ページ本文:
• • • •

SHOC2 is a Critical Modulator of Sensitivity to EGFR-TKIs in Non-Small Cell Lung Cancer Cells

邦題

SHOC2は非小細胞肺癌でのEGFR-TKI感受性を制御する

著者

慶應義塾大学医学部 臨床研究推進センター 寺井 秀樹

慶應義塾大学医学部 呼吸器内科 浜本純子(Co-first author)

掲載ジャーナル

Molecular Cancer Research

https://pubmed.ncbi.nlm.nih.gov/33106373/

論文要旨

背景

上皮成長因子受容体(EGFR)遺伝子変異を有する非小細胞肺癌に対してEGFRチロシンキナーゼ阻害剤(EGFR-TKI)が有効であるが、1-2年以内に薬剤耐性を獲得することが知られている。この獲得耐性には治療初期の段階で一部の癌細胞が死滅せずに残存する初期耐性の問題が関与していると考えられている。

• • • •

保存済みのデータ項目:

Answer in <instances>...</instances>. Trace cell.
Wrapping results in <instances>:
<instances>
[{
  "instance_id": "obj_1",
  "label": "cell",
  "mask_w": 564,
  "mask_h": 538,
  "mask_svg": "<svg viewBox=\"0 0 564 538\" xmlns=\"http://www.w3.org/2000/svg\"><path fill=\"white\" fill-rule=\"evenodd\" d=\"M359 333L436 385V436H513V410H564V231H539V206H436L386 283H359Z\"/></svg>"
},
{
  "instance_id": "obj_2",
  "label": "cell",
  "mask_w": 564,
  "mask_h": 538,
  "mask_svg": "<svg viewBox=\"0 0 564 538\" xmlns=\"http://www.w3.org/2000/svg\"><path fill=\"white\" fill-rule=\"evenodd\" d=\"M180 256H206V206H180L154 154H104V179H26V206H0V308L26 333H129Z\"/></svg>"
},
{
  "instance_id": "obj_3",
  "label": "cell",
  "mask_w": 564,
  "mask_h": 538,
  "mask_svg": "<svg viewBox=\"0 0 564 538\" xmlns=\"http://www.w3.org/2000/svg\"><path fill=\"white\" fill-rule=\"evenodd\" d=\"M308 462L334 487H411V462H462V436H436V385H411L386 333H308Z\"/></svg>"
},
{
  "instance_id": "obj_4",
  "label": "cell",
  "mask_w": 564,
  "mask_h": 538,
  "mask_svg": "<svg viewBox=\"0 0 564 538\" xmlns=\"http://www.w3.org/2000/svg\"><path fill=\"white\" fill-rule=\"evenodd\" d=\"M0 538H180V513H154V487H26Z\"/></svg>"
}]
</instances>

• • • •

課題: SHOC2の論文紹介の本文から、「Molecular Cancer Research」から「与していると考えられている。」までを一字も変えずに引用せよ。

回答:
Molecular Cancer Research

https://pubmed.ncbi.nlm.nih.gov/33106373/

論文要旨

背景

上皮成長因子受容体(EGFR)遺伝子変異を有する非小細胞肺癌に対してEGFRチロシンキナーゼ阻害剤(EGFR-TKI)が有効であるが、1-2年以内に薬剤耐性を獲得することが知られている。この獲得耐性には治療初期の段階で一部の癌細胞が死滅せずに残存する初期耐性の問題が関与していると考えられている。